### The data ###

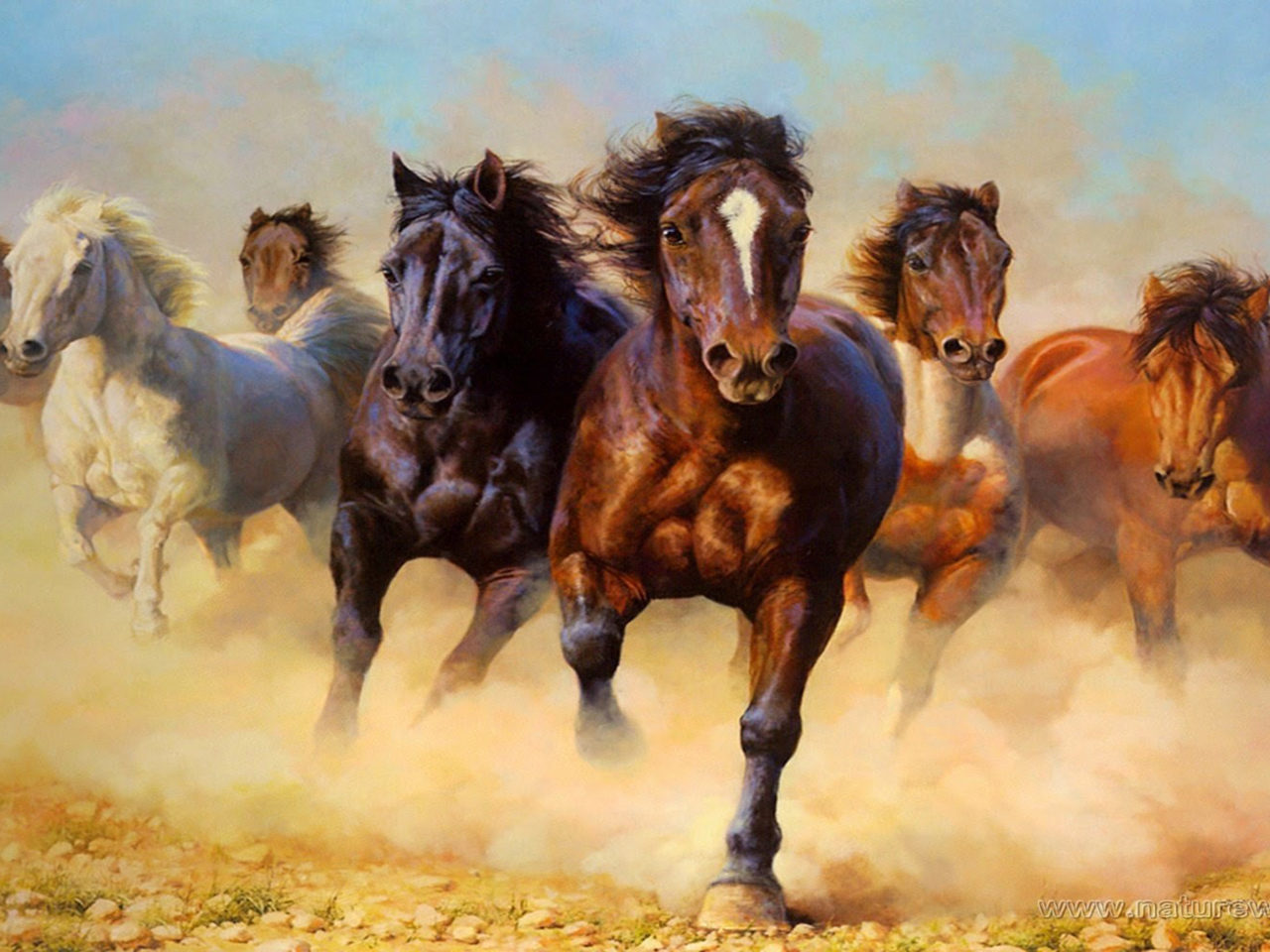Animal Desktop Wallpaper Animals Wild Horses Galloping Hd Wallpaper 3840x2400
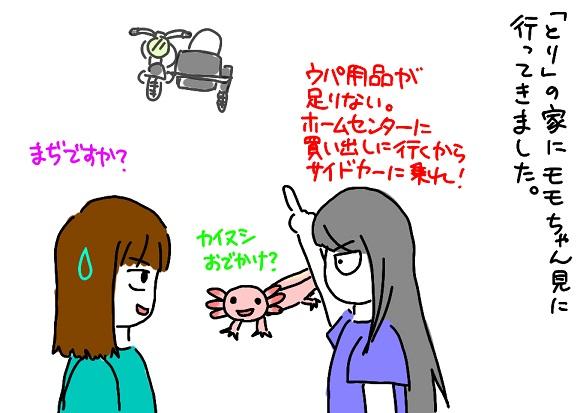 20110731momo_fc2.jpg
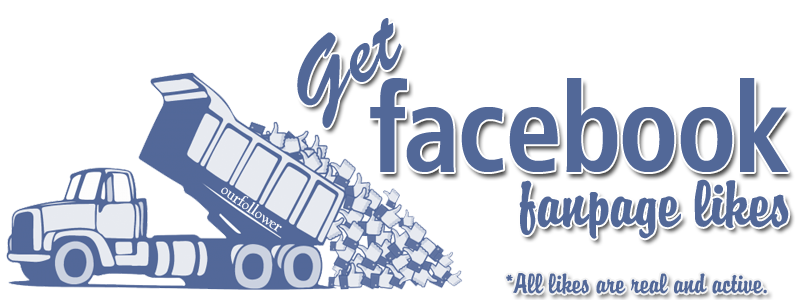 give you 500 faceook page likes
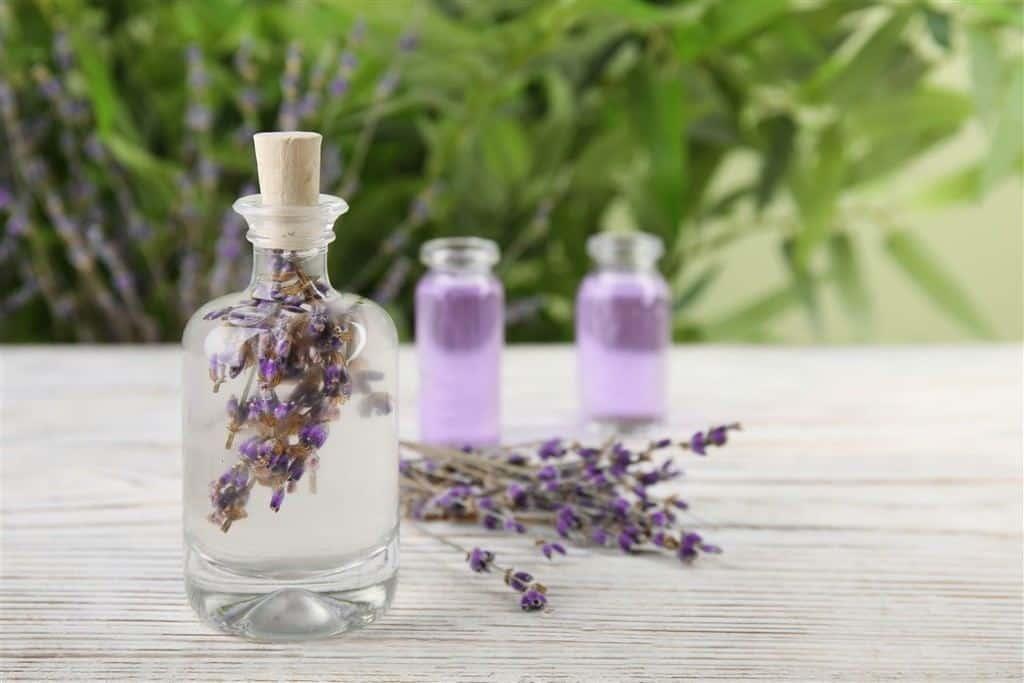 lavender essential oil for hair growth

###

How to complete this task: From the line containing "20110731momo_fc2.jpg" down to the final line of the listing above, write out only those lines exactly as they are, minus the pictures.

Reply to the exercise:
 20110731momo_fc2.jpg
 give you 500 faceook page likes
 lavender essential oil for hair growth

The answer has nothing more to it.